Similarly, we recently raised concerns on how the change of F to S from fatty to steatotic addressed all concerns that were raised in the popular editorial that was published raising doubts on the potential negative impact of the premature change from NAFLD to MAFLD on various aspects including epidemiology, noninvasive score performance and clinical trials [11]. It is not clear why suddenly the premature became mature [12].

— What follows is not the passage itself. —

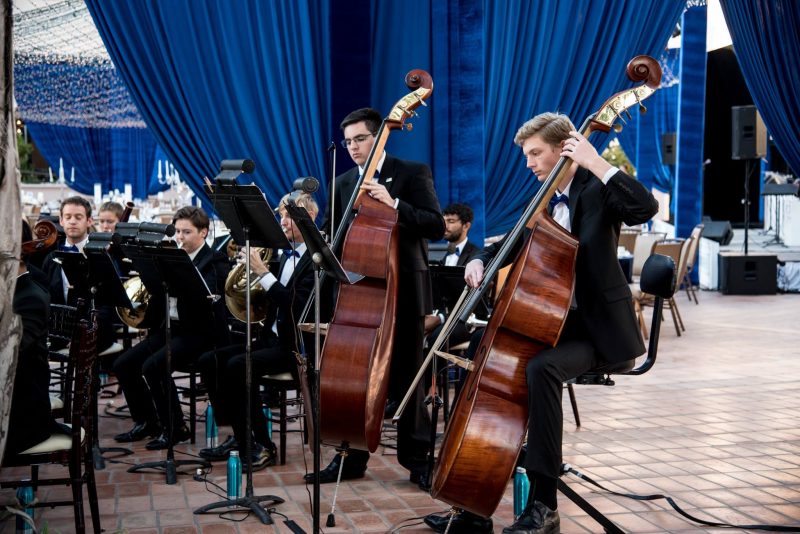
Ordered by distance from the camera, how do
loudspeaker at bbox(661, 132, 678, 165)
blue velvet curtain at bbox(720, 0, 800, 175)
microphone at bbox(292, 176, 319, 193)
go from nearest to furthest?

Another striking example, I bet every researcher in the field who submitted a manuscript over the last few years using the MAFLD term has encountered comment that “you cannot use MAFLD to describe data generated under the NAFLD term”. Therefore, again how it became not only OK but encouraged and sometimes forced to use data generated under the NAFLD term using the MASLD term.

In total, “You can hide memories, but you can't erase history that produced them”. Let the evidence not opinion guide our path, as unbiased evidence is a self-fulfilling guarantee that the evidence will not be affected by conflicts of interest. More studies as the current study [1] are required to generate evidence-based recommendations.